| Extract provided |

Autoresearch
Autoresearch automatically finds the best SQL variation for a metric by testing against ground truth data.
How it works
- You provide a metric and its ground truth SQL (the "correct" answer)
- OnlyMetrix generates up to 30 SQL variations with different approaches
- Each variation is scored against the ground truth using precision, recall, and F1
- The best variation wins and can be promoted to your metric catalog
When to use it
- You have a complex metric and aren't sure which SQL approach is most accurate
- You want to validate that your metric SQL matches a known-good baseline
- You're migrating metrics from another tool and want to verify accuracy
Running Autoresearch
Navigate to Autoresearch in the sidebar, select a metric, and click Run. The process runs in the background — you'll see results when it completes.
Understanding results
Results show each variation with:
- F1 score — balanced measure of precision and recall
- Precision — how many returned results are correct
- Recall — how many correct results were found
- SQL — the exact query used
Three-way classification
Metrics are classified based on their Autoresearch results:
| Classification | Meaning |
|---|---|
| Structured | High F1, compiled to IR, supports all analysis primitives |
| Opaque-Upgradeable | Low F1 but could be improved with better SQL |
| Opaque-Intentional | Intentionally kept as raw SQL (complex custom logic) |

| Dataset extract |
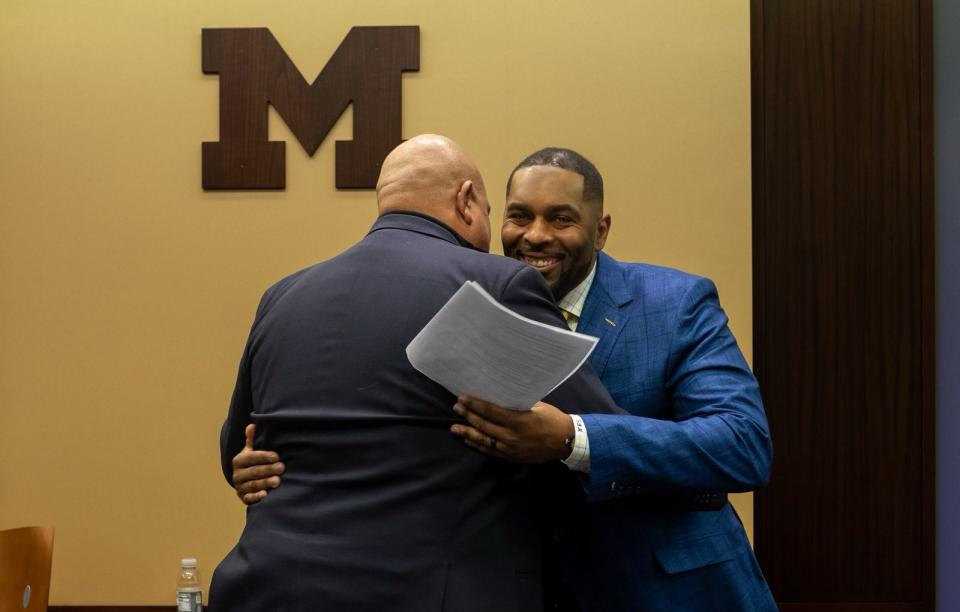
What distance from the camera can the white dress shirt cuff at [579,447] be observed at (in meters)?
1.60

| Stated exercise |
Reproduce word for word the passage of the Autoresearch documentation between "How it works" and "when it completes.", inclusive.

| Response for this exercise |
How it works
- You provide a metric and its ground truth SQL (the "correct" answer)
- OnlyMetrix generates up to 30 SQL variations with different approaches
- Each variation is scored against the ground truth using precision, recall, and F1
- The best variation wins and can be promoted to your metric catalog
When to use it
- You have a complex metric and aren't sure which SQL approach is most accurate
- You want to validate that your metric SQL matches a known-good baseline
- You're migrating metrics from another tool and want to verify accuracy
Running Autoresearch
Navigate to Autoresearch in the sidebar, select a metric, and click Run. The process runs in the background — you'll see results when it completes.